• **O QUE SE PEDE**
Transcreva sem alterações o trecho da entrevista com Etgar Keret que vai de "A entrevista é" até "em meu coração.", inclusive.

• **TRECHO DO TEXTO**
◆ ◆ ◆

25 Outubro 2024
Israel está em guerra por sua sobrevivência desde antes de 7 de outubro. O país está dividido em um duplo conflito. Quando houve o ataque do Hamas e começou a ofensiva em Gaza, que depois se estendeu para o Líbano e agora, talvez, para o Irã, outro confronto já estava em andamento há mais de um ano: aquele para salvar sua essência liberal e democrática do atual governo de extrema-direita e de colonos, liderado por Benjamin Netanyahu. E dos dois, tenho mais medo do segundo”. O olhar doce e o tom gentil de Etgar Keret contrastam com a dureza de suas palavras. No entanto, ele sente o dever de proferi-las logo após o fim deste ano “tão longo quanto a eternidade e tão árido quanto o deserto”, no qual se caminha entre montanhas de cadáveres sem um horizonte claro. Um dos escritores mais lidos e conhecidos no cenário israelense, mestre da narrativa curta, diretor e roteirista, Keret está intimamente ligado a Tel Aviv, onde mora em um apartamento repleto de luz no primeiro andar.
“Para mim, Israel não é uma nação ou uma bandeira, mas seu povo, suas paisagens, seu senso de comunidade e, acima de tudo, seu idioma. Em meus 57 anos de vida, morei em apenas quatro casas em um raio de cinco quilômetros porque adoro o bairro, seus gatos, suas ruas. Não consigo abrir mão disso”, conta a autora de Sete anos bons, neto de sobreviventes do Holocausto e ativista do diálogo, enquanto Hanzo, o coelho branco, passeia circunspecto ao redor da mesa.
A entrevista é de Lucia Capuzzi, publicada por Avvenire, 23-10-2024. A tradução é de Luisa Rabolini.
Você já pensou em se mudar para o exterior por causa da guerra?
Que guerra? Não aquela com o Hamas ou o Hezbollah ou a eventual com Teerã. Nenhum desses conflitos me levou ou me levaria a sair do país. Eu só o faria se Israel perdesse a outra guerra e se transformasse em um país onde eu não pudesse mais expressar minhas ideias ou lutar pela liberdade. Um país com o qual não me identifico mais e que não reconheço. Nesse caso, eu iria embora. E viveria em um exílio perpétuo. Nenhum país poderia ocupar o lugar de Israel em meu coração.

◆ ◆ ◆

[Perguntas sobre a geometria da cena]
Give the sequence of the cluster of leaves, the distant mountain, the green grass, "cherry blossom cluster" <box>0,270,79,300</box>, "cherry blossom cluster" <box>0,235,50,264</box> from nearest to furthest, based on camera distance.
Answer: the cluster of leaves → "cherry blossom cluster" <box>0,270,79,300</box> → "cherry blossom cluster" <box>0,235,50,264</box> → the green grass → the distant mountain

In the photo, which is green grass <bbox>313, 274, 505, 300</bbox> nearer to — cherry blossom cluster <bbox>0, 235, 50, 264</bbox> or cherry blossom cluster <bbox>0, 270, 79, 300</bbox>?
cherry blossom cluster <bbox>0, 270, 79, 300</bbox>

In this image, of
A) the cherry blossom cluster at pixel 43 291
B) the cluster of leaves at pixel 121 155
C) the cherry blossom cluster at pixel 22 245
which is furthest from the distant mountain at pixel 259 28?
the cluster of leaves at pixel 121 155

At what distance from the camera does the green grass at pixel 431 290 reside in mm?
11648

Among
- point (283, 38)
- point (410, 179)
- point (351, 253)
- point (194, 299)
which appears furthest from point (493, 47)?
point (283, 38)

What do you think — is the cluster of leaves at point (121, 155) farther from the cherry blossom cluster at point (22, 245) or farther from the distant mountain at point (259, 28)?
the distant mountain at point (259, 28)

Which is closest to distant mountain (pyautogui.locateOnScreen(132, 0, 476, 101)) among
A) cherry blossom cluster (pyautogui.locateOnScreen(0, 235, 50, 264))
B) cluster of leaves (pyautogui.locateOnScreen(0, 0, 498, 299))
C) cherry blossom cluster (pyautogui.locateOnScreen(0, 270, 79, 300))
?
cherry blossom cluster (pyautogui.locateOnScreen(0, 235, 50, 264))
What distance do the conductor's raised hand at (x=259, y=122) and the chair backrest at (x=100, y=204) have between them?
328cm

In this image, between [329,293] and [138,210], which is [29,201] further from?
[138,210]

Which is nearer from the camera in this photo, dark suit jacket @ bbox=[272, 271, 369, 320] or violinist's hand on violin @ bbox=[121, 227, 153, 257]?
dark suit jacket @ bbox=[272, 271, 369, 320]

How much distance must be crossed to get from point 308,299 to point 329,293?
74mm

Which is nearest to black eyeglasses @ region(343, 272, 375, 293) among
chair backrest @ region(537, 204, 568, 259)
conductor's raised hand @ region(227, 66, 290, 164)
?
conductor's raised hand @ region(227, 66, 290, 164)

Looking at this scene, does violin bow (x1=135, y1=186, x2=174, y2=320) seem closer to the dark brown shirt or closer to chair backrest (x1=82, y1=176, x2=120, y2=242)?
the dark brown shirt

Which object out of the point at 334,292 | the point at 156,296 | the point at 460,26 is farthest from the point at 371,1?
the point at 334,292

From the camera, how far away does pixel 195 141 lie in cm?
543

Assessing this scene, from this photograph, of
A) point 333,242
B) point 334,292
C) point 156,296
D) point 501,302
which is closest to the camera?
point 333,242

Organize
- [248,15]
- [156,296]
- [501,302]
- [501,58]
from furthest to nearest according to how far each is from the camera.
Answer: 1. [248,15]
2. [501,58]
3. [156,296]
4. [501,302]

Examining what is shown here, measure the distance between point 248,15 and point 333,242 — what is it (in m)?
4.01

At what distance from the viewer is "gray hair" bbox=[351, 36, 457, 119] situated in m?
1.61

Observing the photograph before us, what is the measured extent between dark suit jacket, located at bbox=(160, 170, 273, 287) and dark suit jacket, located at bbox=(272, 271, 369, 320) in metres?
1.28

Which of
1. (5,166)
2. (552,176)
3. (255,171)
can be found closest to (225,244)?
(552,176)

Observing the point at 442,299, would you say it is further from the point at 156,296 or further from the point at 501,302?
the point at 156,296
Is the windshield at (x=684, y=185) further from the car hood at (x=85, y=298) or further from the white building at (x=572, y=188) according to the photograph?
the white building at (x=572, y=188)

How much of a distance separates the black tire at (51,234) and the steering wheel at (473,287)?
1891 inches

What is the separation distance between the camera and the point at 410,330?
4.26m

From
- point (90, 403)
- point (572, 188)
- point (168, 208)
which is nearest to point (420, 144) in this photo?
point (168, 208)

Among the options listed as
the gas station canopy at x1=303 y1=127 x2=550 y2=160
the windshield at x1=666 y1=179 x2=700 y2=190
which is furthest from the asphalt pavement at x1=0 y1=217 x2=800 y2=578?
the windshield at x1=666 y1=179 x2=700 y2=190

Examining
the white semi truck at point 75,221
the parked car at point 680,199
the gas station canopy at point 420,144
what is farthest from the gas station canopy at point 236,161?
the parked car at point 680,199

◆ ◆ ◆

• **RESPOSTA AO PROBLEMA**
A entrevista é de Lucia Capuzzi, publicada por Avvenire, 23-10-2024. A tradução é de Luisa Rabolini.
Você já pensou em se mudar para o exterior por causa da guerra?
Que guerra? Não aquela com o Hamas ou o Hezbollah ou a eventual com Teerã. Nenhum desses conflitos me levou ou me levaria a sair do país. Eu só o faria se Israel perdesse a outra guerra e se transformasse em um país onde eu não pudesse mais expressar minhas ideias ou lutar pela liberdade. Um país com o qual não me identifico mais e que não reconheço. Nesse caso, eu iria embora. E viveria em um exílio perpétuo. Nenhum país poderia ocupar o lugar de Israel em meu coração.